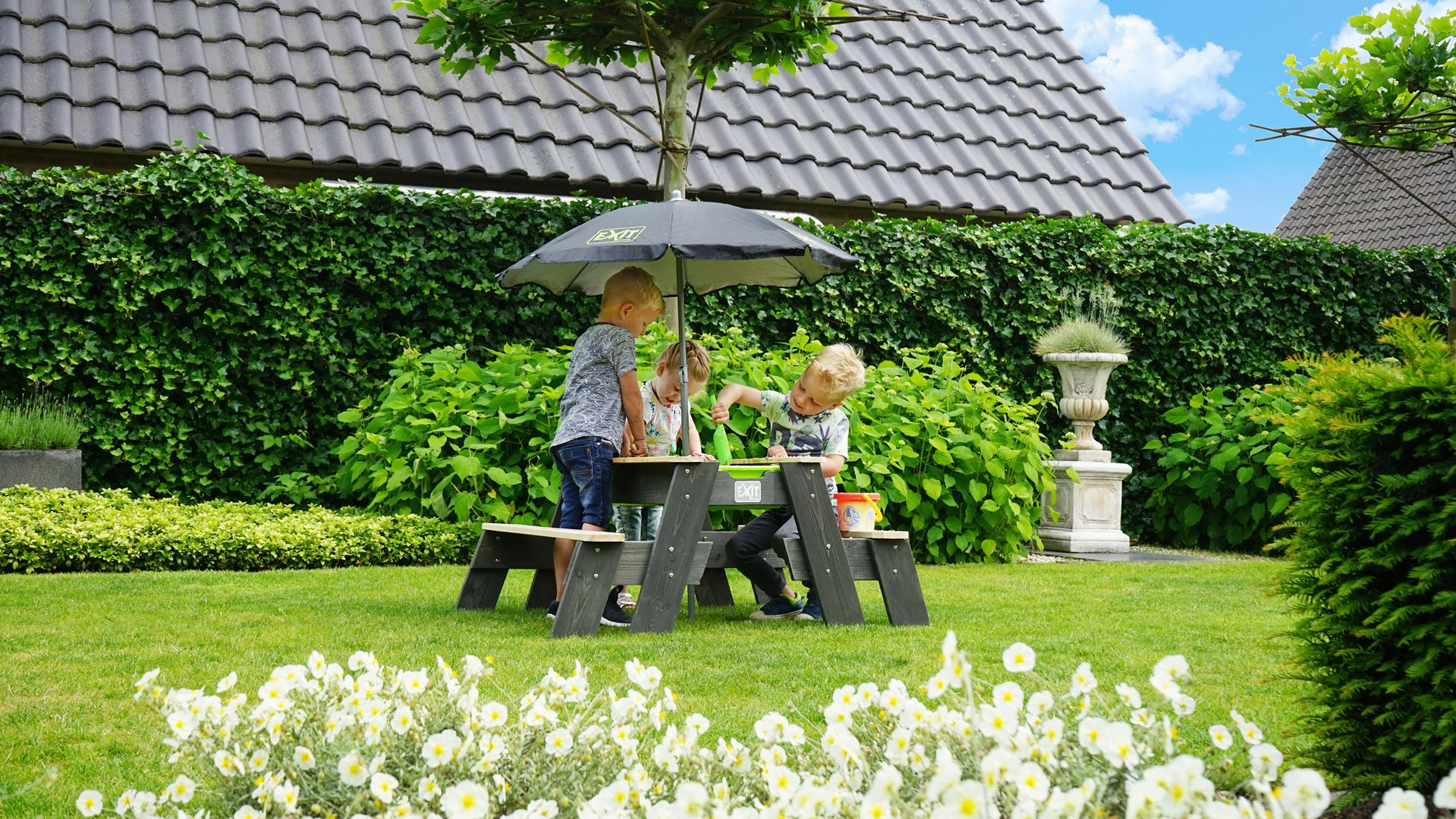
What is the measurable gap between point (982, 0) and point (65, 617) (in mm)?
13413

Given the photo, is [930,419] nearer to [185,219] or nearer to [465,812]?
[185,219]

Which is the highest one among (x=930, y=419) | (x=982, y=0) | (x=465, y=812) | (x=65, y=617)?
(x=982, y=0)

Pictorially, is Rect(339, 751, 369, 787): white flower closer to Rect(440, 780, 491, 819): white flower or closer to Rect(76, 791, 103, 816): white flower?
Rect(440, 780, 491, 819): white flower

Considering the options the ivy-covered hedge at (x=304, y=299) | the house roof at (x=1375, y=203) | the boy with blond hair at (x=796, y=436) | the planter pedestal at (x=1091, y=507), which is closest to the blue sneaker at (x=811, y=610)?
the boy with blond hair at (x=796, y=436)

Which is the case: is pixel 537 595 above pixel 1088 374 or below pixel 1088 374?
below

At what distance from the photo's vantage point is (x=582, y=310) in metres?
9.57

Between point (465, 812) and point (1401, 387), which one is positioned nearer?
point (465, 812)

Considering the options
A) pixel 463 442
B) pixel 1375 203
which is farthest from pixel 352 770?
pixel 1375 203

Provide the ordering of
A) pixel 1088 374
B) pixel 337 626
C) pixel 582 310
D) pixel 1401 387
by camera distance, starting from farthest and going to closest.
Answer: pixel 1088 374 → pixel 582 310 → pixel 337 626 → pixel 1401 387

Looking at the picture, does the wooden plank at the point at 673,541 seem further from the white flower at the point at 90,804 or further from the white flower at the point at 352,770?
the white flower at the point at 90,804

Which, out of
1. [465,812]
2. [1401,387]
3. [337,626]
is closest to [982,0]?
[337,626]

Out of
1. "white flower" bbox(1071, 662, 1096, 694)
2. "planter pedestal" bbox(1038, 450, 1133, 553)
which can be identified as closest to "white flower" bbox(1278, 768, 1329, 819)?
"white flower" bbox(1071, 662, 1096, 694)

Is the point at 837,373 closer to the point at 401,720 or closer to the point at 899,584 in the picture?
the point at 899,584

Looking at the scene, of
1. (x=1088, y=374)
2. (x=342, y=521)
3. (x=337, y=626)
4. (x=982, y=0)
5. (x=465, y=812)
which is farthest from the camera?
(x=982, y=0)
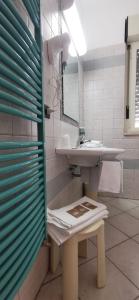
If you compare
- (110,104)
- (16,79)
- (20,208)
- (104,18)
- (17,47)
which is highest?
(104,18)

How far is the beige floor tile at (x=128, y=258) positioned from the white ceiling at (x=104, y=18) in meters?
2.50

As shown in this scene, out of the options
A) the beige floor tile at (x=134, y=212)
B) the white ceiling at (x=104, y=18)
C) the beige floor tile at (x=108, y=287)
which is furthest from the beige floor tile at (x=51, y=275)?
the white ceiling at (x=104, y=18)

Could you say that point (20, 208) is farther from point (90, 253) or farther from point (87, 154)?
point (90, 253)

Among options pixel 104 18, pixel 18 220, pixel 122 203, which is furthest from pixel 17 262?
pixel 104 18

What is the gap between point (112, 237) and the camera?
1438 mm

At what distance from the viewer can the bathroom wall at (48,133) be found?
27.2 inches

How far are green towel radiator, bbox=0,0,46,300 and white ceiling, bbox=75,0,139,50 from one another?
1676mm

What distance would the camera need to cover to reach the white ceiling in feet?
6.25

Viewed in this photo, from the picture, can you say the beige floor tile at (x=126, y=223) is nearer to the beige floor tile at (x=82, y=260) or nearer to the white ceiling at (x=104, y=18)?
the beige floor tile at (x=82, y=260)

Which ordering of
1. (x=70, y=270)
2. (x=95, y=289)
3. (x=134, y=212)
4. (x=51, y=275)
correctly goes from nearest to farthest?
1. (x=70, y=270)
2. (x=95, y=289)
3. (x=51, y=275)
4. (x=134, y=212)

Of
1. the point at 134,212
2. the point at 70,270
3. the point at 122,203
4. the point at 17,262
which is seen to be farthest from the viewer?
the point at 122,203

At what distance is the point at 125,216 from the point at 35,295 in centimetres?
128

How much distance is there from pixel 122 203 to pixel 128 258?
1.06 m

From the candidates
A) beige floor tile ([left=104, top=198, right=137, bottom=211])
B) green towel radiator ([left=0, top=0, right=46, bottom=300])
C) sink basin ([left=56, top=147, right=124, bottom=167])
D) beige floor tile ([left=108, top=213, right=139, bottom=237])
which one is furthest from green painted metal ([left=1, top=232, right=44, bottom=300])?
beige floor tile ([left=104, top=198, right=137, bottom=211])
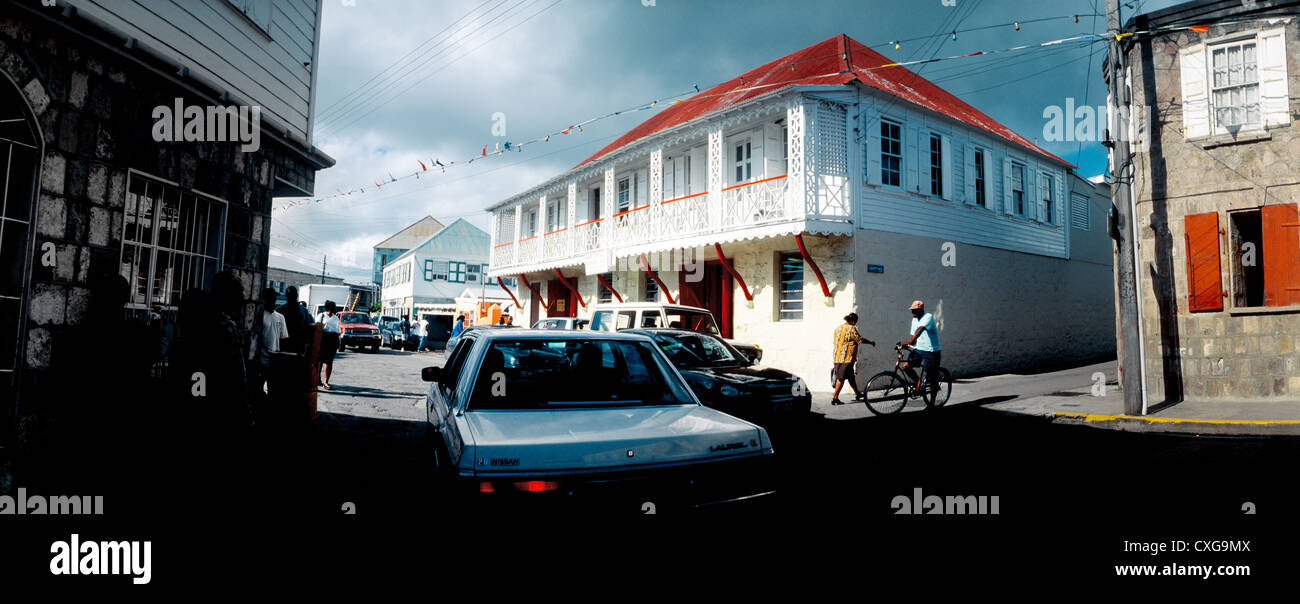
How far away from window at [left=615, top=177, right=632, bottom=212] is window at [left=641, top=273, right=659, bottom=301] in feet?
8.47

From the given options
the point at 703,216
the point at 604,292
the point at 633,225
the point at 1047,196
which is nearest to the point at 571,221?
the point at 604,292

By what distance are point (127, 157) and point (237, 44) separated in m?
2.31

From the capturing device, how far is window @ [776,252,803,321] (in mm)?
14141

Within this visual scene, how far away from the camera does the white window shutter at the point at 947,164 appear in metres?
14.8

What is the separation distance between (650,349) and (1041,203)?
17966mm

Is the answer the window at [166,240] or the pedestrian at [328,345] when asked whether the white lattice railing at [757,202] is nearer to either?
the pedestrian at [328,345]

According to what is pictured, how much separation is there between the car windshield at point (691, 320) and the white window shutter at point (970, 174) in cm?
788

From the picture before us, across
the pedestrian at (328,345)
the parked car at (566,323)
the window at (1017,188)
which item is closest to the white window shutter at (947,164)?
the window at (1017,188)

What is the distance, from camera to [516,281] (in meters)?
26.1

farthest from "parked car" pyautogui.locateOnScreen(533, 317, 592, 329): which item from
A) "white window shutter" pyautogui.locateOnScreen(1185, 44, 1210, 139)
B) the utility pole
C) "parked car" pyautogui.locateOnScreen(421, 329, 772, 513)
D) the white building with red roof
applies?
"white window shutter" pyautogui.locateOnScreen(1185, 44, 1210, 139)

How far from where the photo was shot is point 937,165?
14805 mm

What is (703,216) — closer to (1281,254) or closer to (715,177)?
(715,177)
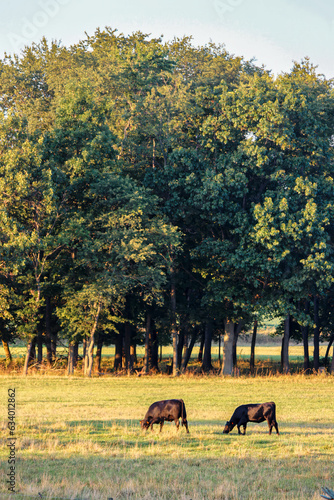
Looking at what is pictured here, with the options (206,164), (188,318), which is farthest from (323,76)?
(188,318)

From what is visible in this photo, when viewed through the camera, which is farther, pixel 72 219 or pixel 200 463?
pixel 72 219

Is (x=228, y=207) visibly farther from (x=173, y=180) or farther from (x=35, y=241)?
(x=35, y=241)

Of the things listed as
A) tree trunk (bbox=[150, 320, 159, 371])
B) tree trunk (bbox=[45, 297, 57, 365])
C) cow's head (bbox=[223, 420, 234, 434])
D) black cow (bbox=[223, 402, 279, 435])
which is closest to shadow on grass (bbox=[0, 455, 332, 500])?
black cow (bbox=[223, 402, 279, 435])

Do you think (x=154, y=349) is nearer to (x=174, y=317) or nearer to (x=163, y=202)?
(x=174, y=317)

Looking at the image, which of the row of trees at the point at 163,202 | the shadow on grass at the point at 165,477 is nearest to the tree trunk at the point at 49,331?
the row of trees at the point at 163,202

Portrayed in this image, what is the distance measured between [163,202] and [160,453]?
33571 mm

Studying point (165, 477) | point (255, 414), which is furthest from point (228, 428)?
point (165, 477)

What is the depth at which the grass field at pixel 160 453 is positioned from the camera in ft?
39.9

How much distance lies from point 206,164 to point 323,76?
1930cm

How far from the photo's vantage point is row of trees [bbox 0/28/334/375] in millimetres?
41406

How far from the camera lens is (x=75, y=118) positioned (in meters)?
44.2

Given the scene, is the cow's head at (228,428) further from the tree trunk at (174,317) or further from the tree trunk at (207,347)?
the tree trunk at (207,347)

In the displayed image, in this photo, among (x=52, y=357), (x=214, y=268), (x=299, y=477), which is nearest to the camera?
(x=299, y=477)

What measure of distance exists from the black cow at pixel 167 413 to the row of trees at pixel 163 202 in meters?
21.9
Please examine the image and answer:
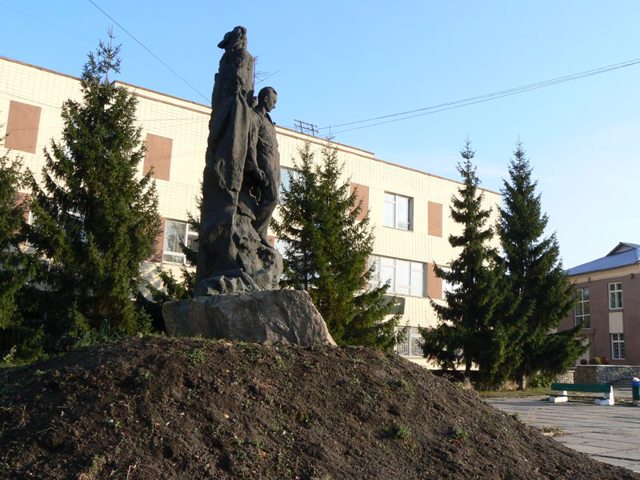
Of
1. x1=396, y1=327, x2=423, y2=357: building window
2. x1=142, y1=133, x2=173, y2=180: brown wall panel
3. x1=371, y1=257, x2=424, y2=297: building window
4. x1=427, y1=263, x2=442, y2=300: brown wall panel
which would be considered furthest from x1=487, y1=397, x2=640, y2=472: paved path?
x1=142, y1=133, x2=173, y2=180: brown wall panel

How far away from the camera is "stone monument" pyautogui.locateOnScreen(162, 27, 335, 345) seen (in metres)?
6.88

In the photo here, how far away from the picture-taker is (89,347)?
20.0 ft

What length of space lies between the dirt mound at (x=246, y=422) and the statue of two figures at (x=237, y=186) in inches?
74.1

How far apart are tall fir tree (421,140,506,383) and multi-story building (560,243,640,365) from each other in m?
18.9

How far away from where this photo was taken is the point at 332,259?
18.4 m

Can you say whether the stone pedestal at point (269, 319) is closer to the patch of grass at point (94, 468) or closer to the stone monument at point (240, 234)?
the stone monument at point (240, 234)

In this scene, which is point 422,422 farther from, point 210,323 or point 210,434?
point 210,323

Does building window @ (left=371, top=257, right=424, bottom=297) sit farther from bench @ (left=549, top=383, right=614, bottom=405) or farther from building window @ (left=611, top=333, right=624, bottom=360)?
building window @ (left=611, top=333, right=624, bottom=360)

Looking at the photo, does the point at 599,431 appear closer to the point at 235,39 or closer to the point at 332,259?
the point at 235,39

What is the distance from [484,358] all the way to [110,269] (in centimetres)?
1278

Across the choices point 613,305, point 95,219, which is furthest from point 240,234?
point 613,305

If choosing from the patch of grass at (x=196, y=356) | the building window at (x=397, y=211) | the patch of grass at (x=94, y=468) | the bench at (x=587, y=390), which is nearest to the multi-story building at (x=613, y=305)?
the building window at (x=397, y=211)

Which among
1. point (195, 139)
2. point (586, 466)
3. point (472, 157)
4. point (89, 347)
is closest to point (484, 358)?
point (472, 157)

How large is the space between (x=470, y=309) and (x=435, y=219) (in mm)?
8020
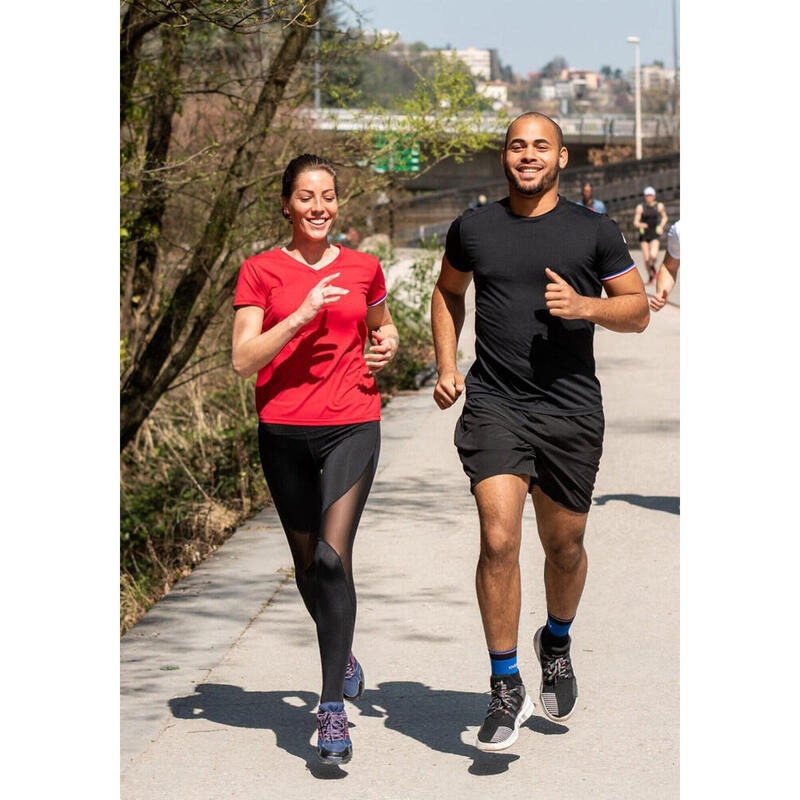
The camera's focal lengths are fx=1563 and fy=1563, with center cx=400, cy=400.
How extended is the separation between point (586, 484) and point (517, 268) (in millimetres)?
781

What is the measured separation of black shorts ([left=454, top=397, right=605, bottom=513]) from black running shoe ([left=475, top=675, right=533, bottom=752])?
66 cm

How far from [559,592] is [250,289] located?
4.92 feet

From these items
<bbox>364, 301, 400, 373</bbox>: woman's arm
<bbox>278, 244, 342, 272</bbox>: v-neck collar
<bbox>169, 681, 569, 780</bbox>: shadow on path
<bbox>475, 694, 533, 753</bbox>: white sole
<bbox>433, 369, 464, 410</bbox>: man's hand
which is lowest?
<bbox>169, 681, 569, 780</bbox>: shadow on path

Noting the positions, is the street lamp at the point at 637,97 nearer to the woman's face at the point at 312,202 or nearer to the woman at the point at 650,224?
the woman at the point at 650,224

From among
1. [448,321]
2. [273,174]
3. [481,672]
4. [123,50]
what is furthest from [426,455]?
[448,321]

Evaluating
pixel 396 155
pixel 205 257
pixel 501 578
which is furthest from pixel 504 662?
pixel 396 155

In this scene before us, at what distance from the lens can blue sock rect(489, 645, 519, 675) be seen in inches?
198

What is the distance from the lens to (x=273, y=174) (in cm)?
1029

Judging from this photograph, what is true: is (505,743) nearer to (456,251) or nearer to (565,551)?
(565,551)

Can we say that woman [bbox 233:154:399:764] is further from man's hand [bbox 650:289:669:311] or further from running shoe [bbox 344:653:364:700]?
man's hand [bbox 650:289:669:311]

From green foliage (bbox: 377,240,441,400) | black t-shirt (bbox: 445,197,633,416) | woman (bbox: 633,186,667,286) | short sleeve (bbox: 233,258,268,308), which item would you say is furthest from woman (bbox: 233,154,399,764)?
woman (bbox: 633,186,667,286)

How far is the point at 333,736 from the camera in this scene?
4.89m

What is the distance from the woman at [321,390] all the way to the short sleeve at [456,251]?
0.25m

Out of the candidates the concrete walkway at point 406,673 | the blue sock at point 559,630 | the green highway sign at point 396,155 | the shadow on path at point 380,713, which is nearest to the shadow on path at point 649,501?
the concrete walkway at point 406,673
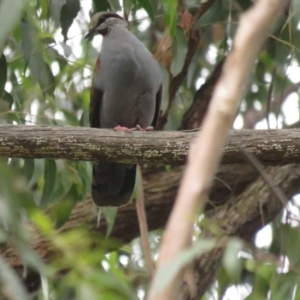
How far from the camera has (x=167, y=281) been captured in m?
1.01

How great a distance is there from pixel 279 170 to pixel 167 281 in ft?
9.03

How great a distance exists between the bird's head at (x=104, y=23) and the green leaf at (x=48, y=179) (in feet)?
3.40

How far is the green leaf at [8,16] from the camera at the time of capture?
118 cm

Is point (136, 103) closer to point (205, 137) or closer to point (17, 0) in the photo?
point (17, 0)

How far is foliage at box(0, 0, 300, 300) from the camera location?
1.42 meters

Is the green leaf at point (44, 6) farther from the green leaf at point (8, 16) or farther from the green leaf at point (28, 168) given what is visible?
the green leaf at point (8, 16)

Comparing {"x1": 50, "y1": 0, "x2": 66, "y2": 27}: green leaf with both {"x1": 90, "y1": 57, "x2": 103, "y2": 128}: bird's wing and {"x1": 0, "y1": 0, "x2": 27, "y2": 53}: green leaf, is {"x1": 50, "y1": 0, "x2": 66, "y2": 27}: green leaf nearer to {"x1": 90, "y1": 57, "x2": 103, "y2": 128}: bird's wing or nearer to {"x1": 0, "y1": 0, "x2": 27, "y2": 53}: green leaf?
{"x1": 90, "y1": 57, "x2": 103, "y2": 128}: bird's wing

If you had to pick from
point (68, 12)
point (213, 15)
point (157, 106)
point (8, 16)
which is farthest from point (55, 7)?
point (8, 16)

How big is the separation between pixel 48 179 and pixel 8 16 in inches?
79.1

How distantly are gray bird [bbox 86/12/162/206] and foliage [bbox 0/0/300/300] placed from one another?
0.32ft

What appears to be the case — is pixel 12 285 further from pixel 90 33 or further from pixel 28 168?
pixel 90 33

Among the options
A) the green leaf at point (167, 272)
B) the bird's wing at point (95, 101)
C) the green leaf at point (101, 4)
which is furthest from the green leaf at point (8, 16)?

## What to work on
Rewrite the stretch from "How great a distance is" through "1.42 meters", swapping "camera" for "viewpoint" and leaving everything else as it is. Give only those lines.

## Completed task
How great a distance is there from pixel 279 170 to pixel 167 281 in ft?
9.03

How great a distance exists between the bird's head at (x=104, y=23) and the green leaf at (x=48, y=179) (in feet)?
3.40

How far is the green leaf at [8,16] from the viewpoint at the time of capture?
118 cm

Is point (136, 103) closer to point (205, 137) or closer to point (17, 0) in the photo?
point (17, 0)

How far is foliage at box(0, 0, 300, 300) from the viewpoint location?
1.42 meters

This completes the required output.